*** Dataset entries ***
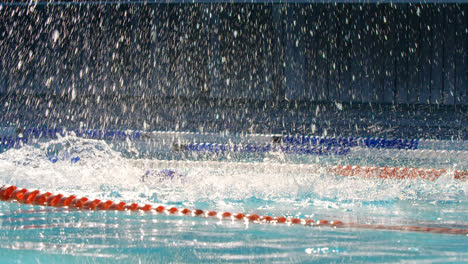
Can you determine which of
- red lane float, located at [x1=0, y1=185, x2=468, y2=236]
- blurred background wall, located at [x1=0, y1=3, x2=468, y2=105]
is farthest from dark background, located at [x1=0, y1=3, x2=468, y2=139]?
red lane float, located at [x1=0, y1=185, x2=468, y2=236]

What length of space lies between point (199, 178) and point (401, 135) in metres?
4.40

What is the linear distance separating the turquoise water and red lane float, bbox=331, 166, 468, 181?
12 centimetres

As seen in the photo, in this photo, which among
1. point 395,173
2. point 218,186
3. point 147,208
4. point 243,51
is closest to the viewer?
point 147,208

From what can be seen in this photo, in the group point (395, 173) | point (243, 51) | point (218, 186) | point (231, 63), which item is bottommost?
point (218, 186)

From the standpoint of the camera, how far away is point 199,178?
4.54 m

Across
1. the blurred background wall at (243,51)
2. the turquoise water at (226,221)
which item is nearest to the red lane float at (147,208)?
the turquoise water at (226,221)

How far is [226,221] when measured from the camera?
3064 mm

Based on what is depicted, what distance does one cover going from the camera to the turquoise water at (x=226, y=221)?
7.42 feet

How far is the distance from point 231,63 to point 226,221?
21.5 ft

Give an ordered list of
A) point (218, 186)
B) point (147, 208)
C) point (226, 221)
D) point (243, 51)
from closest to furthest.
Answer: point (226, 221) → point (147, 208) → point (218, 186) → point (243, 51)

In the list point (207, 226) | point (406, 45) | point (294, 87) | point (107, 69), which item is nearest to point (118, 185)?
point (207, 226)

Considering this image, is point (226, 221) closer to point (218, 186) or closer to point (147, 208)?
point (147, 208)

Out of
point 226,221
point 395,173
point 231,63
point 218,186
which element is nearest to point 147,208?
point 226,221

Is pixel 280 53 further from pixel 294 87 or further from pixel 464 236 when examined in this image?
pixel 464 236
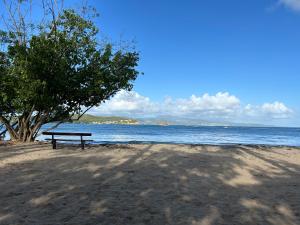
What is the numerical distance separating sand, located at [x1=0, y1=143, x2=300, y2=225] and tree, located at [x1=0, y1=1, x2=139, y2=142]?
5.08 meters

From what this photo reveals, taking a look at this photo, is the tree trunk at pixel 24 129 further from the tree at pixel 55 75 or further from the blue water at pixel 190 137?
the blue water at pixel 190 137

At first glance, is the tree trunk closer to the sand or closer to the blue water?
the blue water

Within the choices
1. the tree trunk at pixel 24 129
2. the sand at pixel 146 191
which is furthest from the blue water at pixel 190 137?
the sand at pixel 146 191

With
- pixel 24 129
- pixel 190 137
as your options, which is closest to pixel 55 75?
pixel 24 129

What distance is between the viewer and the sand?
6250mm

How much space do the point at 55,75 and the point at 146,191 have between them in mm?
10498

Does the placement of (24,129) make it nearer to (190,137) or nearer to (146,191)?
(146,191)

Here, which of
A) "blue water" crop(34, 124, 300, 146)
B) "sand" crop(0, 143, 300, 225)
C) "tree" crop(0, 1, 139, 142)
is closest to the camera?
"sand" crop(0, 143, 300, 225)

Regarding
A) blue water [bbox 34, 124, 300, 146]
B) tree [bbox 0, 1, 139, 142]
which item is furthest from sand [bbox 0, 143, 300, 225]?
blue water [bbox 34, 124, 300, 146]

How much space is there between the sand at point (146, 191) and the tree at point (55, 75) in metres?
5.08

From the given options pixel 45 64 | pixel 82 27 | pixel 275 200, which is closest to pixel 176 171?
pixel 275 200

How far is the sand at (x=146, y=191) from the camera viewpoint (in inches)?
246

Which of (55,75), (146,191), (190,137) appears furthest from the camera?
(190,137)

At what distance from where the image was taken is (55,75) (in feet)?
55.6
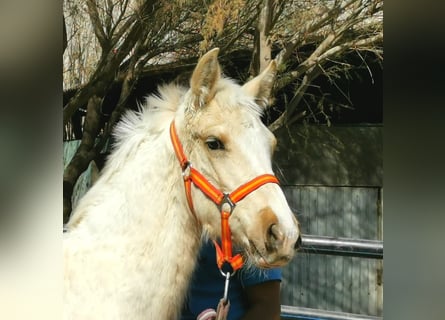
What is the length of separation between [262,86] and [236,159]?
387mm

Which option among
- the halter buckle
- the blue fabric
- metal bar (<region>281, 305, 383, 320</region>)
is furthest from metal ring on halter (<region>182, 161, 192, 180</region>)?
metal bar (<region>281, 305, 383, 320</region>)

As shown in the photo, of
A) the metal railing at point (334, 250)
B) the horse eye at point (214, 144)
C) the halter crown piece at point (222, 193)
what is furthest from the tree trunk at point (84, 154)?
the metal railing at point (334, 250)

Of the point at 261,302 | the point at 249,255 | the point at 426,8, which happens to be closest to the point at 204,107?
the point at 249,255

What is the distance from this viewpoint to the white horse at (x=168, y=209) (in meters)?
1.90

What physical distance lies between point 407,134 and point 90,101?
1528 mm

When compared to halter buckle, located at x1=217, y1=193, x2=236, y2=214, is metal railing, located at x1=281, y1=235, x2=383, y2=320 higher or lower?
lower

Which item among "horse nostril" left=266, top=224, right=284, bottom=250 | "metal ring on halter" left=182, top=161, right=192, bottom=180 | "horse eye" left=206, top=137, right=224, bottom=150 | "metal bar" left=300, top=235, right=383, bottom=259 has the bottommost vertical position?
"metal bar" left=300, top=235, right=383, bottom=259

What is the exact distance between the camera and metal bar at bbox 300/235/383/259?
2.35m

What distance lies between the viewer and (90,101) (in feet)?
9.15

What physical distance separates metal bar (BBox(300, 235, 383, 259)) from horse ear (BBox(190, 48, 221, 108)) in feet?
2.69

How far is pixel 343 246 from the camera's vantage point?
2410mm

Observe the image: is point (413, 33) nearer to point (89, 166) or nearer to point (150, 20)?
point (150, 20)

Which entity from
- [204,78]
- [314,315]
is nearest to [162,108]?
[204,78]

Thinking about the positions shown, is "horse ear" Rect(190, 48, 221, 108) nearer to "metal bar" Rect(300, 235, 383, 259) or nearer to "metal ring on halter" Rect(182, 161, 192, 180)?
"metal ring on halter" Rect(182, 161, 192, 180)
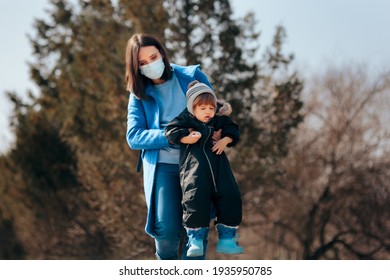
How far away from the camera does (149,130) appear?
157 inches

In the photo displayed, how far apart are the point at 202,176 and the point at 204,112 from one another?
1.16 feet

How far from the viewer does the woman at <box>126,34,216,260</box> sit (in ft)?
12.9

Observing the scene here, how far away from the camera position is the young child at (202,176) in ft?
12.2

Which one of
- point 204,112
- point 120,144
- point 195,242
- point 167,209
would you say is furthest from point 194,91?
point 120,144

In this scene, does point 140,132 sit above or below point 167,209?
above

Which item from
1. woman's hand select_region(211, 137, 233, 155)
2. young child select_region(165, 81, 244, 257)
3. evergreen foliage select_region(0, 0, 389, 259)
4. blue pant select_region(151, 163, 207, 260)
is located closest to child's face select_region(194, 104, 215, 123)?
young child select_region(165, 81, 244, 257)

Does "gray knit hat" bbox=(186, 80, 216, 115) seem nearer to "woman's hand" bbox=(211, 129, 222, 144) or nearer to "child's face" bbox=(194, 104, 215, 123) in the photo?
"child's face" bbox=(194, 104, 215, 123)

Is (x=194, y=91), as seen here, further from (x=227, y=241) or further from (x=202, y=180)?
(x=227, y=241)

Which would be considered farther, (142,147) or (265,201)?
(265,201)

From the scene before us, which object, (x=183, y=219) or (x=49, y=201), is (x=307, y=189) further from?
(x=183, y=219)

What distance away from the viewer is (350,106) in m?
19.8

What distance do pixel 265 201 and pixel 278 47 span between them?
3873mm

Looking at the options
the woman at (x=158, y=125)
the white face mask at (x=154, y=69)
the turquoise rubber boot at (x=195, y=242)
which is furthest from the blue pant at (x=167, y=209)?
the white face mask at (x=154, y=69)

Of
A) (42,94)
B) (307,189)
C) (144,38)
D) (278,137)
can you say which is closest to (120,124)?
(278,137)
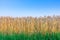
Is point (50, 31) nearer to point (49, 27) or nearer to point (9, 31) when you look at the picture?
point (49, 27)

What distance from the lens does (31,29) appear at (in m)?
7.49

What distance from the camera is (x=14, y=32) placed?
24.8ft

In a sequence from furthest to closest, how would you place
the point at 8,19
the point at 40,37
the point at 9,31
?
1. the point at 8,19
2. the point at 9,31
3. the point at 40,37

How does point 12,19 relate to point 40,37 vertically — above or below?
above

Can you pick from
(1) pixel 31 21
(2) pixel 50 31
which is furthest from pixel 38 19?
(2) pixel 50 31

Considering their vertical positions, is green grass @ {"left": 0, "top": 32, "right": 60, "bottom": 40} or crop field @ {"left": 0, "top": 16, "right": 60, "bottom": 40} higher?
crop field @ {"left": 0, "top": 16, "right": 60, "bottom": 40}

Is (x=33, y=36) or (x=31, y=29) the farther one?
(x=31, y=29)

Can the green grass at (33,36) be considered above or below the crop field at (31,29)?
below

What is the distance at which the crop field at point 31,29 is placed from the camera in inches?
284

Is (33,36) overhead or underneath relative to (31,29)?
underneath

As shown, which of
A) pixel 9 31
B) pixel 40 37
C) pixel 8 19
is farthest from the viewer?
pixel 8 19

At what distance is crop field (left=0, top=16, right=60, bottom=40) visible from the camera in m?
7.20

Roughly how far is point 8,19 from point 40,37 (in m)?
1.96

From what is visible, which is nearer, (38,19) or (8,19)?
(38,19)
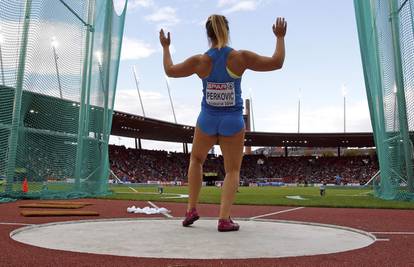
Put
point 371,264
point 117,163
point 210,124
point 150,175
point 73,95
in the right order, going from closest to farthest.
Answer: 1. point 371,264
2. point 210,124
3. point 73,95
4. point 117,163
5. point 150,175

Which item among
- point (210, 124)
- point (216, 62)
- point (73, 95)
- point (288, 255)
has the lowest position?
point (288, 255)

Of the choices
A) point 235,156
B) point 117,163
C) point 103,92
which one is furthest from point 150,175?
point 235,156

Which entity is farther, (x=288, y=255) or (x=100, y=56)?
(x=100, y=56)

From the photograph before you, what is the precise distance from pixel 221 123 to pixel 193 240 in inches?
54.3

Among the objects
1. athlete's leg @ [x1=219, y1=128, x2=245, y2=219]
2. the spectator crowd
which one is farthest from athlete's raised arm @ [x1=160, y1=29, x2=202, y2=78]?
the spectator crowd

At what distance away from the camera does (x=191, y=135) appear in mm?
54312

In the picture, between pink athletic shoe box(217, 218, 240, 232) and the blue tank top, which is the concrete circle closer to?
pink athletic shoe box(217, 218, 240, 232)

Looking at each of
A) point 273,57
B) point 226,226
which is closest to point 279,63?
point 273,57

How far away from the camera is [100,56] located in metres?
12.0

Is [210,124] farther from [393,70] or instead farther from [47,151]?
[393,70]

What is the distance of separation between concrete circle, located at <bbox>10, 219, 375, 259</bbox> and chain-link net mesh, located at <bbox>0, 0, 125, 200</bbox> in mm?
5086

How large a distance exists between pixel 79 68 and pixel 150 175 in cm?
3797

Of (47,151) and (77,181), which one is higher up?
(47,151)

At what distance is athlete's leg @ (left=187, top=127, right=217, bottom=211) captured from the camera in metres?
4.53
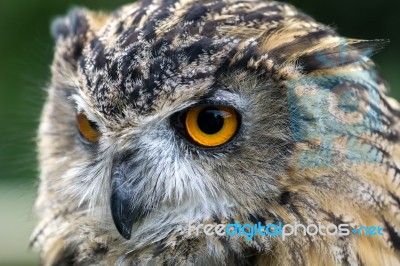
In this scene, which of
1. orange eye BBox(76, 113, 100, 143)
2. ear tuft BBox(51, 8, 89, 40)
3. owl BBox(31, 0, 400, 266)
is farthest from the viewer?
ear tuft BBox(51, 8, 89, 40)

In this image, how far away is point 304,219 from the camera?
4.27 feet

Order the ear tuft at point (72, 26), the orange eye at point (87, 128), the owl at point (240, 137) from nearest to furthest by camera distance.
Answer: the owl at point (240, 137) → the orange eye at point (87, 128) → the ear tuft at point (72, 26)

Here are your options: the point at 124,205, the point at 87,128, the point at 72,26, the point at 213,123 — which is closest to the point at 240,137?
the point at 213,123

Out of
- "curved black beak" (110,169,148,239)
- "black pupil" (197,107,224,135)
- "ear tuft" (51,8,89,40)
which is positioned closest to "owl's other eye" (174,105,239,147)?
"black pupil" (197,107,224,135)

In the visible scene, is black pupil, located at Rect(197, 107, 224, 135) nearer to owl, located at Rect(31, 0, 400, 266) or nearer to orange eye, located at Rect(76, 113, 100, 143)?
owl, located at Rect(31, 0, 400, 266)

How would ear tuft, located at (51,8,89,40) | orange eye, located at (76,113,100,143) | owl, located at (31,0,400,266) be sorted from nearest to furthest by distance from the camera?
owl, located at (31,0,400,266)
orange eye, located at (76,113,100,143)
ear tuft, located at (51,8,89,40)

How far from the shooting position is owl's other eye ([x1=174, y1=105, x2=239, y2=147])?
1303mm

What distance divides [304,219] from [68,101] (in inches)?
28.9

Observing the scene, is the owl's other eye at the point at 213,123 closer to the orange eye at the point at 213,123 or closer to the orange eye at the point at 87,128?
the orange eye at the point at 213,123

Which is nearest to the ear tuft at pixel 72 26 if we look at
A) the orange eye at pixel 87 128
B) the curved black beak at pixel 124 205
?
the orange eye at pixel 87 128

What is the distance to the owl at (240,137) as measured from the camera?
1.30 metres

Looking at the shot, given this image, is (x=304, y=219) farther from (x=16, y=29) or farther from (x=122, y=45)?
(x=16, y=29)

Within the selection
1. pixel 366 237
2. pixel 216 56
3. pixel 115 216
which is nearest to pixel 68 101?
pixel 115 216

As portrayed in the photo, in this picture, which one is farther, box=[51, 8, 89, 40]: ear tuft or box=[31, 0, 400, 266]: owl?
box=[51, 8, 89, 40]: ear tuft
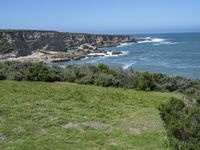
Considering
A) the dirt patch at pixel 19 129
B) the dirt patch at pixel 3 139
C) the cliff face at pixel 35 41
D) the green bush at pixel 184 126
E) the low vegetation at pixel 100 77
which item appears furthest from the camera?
***
Your objective: Convert the part of the data that opens with the line containing "As shown, which of" and closes with the line containing "5. point 150,175" into a JSON list of strings, one string per line, omitting blank lines. Leave the pictures out of the answer.

Output of the exercise:
[
  "As shown, which of",
  "A) pixel 9 31",
  "B) pixel 40 37",
  "C) pixel 8 19",
  "is farthest from the viewer?",
  "pixel 8 19",
  "At what distance is crop field (left=0, top=16, right=60, bottom=40) visible from the camera in m?",
  "7.20",
  "Roughly how far is point 8,19 from point 40,37 (in m)?",
  "1.96",
  "From what is visible, which is nearer, (38,19) or (8,19)?",
  "(38,19)",
  "Put",
  "point 371,264",
  "point 117,163",
  "point 210,124",
  "point 150,175",
  "point 73,95",
  "in the right order, going from closest to farthest.",
  "Answer: 1. point 371,264",
  "2. point 210,124",
  "3. point 73,95",
  "4. point 117,163",
  "5. point 150,175"
]